Mentre passava accanto a una casa con le finestre buie e un cartello nel prato su cui c’era scritto VENDESI, notò una macchina sotto il portico. Sembrava una Chevrolet Impala, ma da quella distanza era difficile esserne certi. Parcheggiò lungo la strada e si diresse verso la casa a piedi, portandosi la borsa con la pistola. All’inizio del viale esaminò l’auto. Era parcheggiata con il muso rivolto verso la strada, il che significava che l’autista era entrato in retromarcia, una manovra insolita. La targa anteriore non c’era. Tutti i veicoli californiani però venivano muniti di due targhe.

Distolse lo sguardo dalla macchina e si concentrò sull’abitazione. La casa sembrava vuota. Finse di guardare il cartello con la scritta VENDESI nel caso qualche vicino stesse curiosando. Dopo aver dato l’impressione di essere una potenziale acquirente, si avvicinò alla porta d’ingresso. Il corto e curvilineo vialetto le permise di passare vicino alla finestra a golfo. Le tende non erano tirate e, sebbene il salotto fosse immerso nel buio, riuscì a vedere, grazie alla luce dei lampioni, che non c’erano mobili. Chiunque stesse cercando di vendere quella casa aveva già traslocato. Ma allora perché c’era una macchina parcheggiata davanti?

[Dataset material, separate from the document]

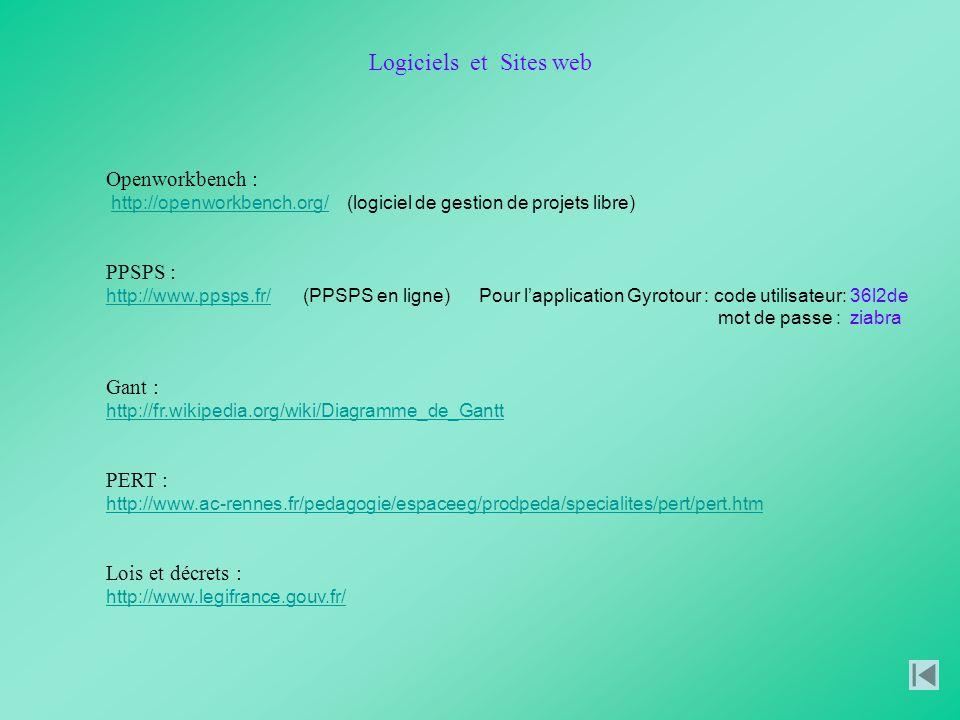 Logiciels et Sites web Openworkbench : PPSPS : Gant : PERT :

Suonò il campanello ma nessuno rispose. Suonò una seconda volta. Stesso risultato. Poi andò verso il portico con la borsa aperta e l’indice posato sul grilletto della sua Smith&Wesson.

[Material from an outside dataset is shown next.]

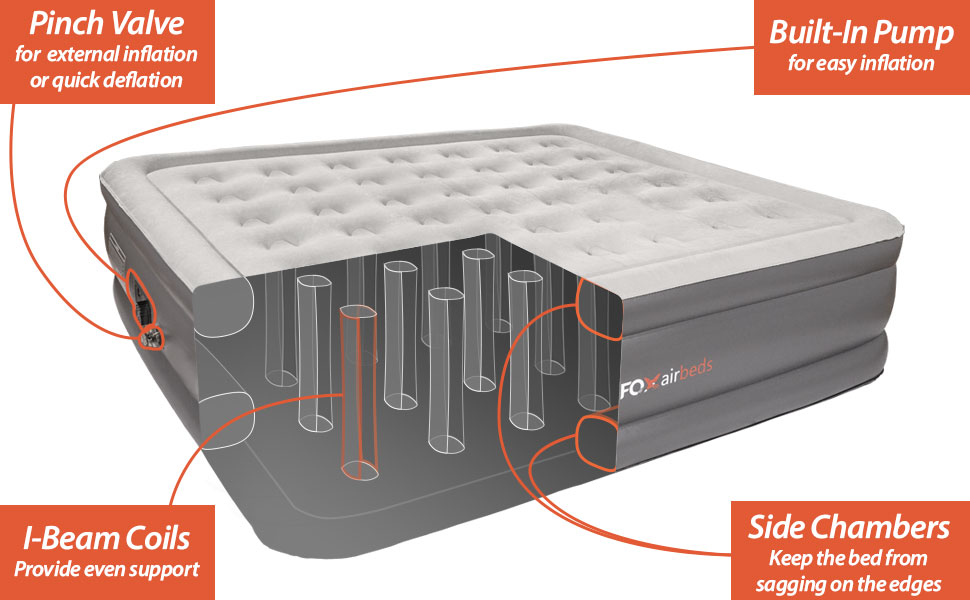 the fox air beds king air mattress features a built in pump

Quelle precauzioni si rivelarono inutili. Anche il portico era vuoto.

Decise allora di esaminare la macchina. Era davvero una Chevrolet Impala, anno e colore corrispondevano a quelli che le aveva fornito Wyatt. Anche il numero della targa posteriore combaciava. Hickle aveva parcheggiato lì l’auto rubata, nel posteggio di una casa privata, e aveva tolto la targa anteriore per ridurre il rischio di essere scoperto.

La possibilità che avesse rubato una delle altre macchine della lista e che quella fosse stata abbandonata lì da un altro ladro non era neppure da prendere in considerazione. Abby aveva imparato a non ragionare in termini di coincidenze quando era in gioco la sua vita. Hickle aveva guidato la Impala da Sylmar fino a lì, a pochi isolati da casa sua. Ciò significava che sapeva dove abitava e che era venuto lì per lei.

Fece il giro della casa, esaminando ogni porta e finestra. Non c’erano segni di scasso o effrazione. Hickle si era limitato a lasciare la macchina nel portico. Si stava nascondendo da qualche altra parte. Forse nel suo condominio o nel garage. La sicurezza al Wilshire Royal era difficile da eludere, ma anche quella della Malibu Reserve, eppure Hickle era riuscito a penetrarvi. Se avesse voluto, sarebbe stato in grado di entrare anche nel suo condominio. Sarebbe potuto essere rimasto lì appostato da quella mattina, pronto a tenderle un agguato da più di venti ore.

A Abby non sembrava affatto carino farlo aspettare ancora.